• _WHAT THE EXERCISE ASKS_:
The records below must be duplicated exactly, character for character.

• _DATA FOR THE TASK_:

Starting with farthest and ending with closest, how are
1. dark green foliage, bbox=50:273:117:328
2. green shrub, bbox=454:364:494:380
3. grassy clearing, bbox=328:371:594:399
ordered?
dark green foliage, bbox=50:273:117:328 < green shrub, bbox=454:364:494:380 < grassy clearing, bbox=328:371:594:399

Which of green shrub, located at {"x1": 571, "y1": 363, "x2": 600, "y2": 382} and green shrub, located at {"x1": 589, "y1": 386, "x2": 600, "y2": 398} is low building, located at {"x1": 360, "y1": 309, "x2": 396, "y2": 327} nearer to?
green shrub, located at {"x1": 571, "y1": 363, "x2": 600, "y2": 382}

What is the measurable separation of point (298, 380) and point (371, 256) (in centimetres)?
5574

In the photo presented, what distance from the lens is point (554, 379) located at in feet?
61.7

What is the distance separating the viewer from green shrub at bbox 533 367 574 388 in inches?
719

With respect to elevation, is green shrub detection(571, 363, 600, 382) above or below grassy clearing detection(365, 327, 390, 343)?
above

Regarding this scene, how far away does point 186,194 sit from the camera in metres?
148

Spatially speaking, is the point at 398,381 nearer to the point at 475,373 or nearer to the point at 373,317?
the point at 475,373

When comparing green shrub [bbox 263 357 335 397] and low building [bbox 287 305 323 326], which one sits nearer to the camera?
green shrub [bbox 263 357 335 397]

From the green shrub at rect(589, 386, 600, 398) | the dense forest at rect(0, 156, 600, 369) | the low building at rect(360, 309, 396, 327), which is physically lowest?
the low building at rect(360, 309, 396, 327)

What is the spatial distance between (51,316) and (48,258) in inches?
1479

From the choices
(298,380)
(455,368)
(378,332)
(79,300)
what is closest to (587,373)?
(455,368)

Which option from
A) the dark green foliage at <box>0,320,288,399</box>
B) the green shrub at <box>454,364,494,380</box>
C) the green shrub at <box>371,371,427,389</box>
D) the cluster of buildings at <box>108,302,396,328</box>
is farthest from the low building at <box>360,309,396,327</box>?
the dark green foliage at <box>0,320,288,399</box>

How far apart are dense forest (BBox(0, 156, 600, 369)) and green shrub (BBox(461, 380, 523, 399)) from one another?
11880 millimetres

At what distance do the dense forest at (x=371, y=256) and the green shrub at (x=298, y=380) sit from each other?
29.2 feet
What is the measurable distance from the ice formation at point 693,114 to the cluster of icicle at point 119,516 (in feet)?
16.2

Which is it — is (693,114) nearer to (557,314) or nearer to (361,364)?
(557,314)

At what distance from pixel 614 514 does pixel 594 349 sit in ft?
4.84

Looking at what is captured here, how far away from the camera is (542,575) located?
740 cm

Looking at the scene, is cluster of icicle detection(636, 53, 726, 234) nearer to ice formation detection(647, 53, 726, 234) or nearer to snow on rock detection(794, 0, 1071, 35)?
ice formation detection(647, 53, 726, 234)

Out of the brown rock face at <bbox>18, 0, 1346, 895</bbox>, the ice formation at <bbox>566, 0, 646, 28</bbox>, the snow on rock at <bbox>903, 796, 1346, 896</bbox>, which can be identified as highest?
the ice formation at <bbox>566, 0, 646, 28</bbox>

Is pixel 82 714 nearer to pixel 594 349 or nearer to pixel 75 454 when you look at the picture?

• _WRITTEN ANSWER_:
Starting with farthest and ending with closest, how are
1. dark green foliage, bbox=50:273:117:328
2. green shrub, bbox=454:364:494:380
3. grassy clearing, bbox=328:371:594:399
ordered?
dark green foliage, bbox=50:273:117:328 < green shrub, bbox=454:364:494:380 < grassy clearing, bbox=328:371:594:399

Which of green shrub, located at {"x1": 571, "y1": 363, "x2": 600, "y2": 382} and green shrub, located at {"x1": 589, "y1": 386, "x2": 600, "y2": 398} is low building, located at {"x1": 360, "y1": 309, "x2": 396, "y2": 327} nearer to?
green shrub, located at {"x1": 571, "y1": 363, "x2": 600, "y2": 382}

What is the measurable separation of point (298, 380) and point (371, 256) (in centimetres)?
5574

In the photo presented, what distance from the lens is point (554, 379) located at in feet?
61.7

What is the distance separating the viewer from green shrub at bbox 533 367 574 388 in inches?
719

With respect to elevation, is green shrub detection(571, 363, 600, 382) above or below grassy clearing detection(365, 327, 390, 343)?
above

Regarding this scene, how far away does point 186,194 sit from the camera in metres?
148

Spatially speaking, is the point at 398,381 nearer to the point at 475,373 or nearer to the point at 373,317?
the point at 475,373

When comparing green shrub [bbox 263 357 335 397] and low building [bbox 287 305 323 326], which one sits nearer to the camera?
green shrub [bbox 263 357 335 397]

From the green shrub at rect(589, 386, 600, 398) | the dense forest at rect(0, 156, 600, 369) | the low building at rect(360, 309, 396, 327), which is physically lowest?
the low building at rect(360, 309, 396, 327)

What is the spatial distance between (51,316) and (48,258) in inches?
1479

From the choices
(298,380)
(455,368)
(378,332)
(79,300)
what is closest to (587,373)?
(455,368)

Which option from
A) the dark green foliage at <box>0,320,288,399</box>
B) the green shrub at <box>454,364,494,380</box>
C) the green shrub at <box>371,371,427,389</box>
D) the cluster of buildings at <box>108,302,396,328</box>
is farthest from the low building at <box>360,309,396,327</box>?
the dark green foliage at <box>0,320,288,399</box>

How far apart are dense forest (BBox(0, 156, 600, 369)) and green shrub (BBox(461, 380, 523, 399)) from one another?
11880 millimetres

At what distance do the dense forest at (x=371, y=256) and the green shrub at (x=298, y=380) sit from each other?
29.2 feet
What is the measurable distance from the ice formation at point 693,114 to the cluster of icicle at point 119,516 (in feet)?
16.2

Which is it — is (693,114) nearer to (557,314) or nearer to (361,364)?
(557,314)

At what distance from pixel 614 514 does pixel 594 349 sit in ft?
4.84

Looking at what is captured here, how far away from the camera is (542,575) located?
740 cm

Looking at the scene, is cluster of icicle detection(636, 53, 726, 234) nearer to ice formation detection(647, 53, 726, 234) or nearer to snow on rock detection(794, 0, 1071, 35)?
ice formation detection(647, 53, 726, 234)

Out of the brown rock face at <bbox>18, 0, 1346, 895</bbox>, the ice formation at <bbox>566, 0, 646, 28</bbox>, the snow on rock at <bbox>903, 796, 1346, 896</bbox>, which can be identified as highest?
the ice formation at <bbox>566, 0, 646, 28</bbox>

Is pixel 82 714 nearer to pixel 594 349 or nearer to pixel 75 454 when you look at the picture?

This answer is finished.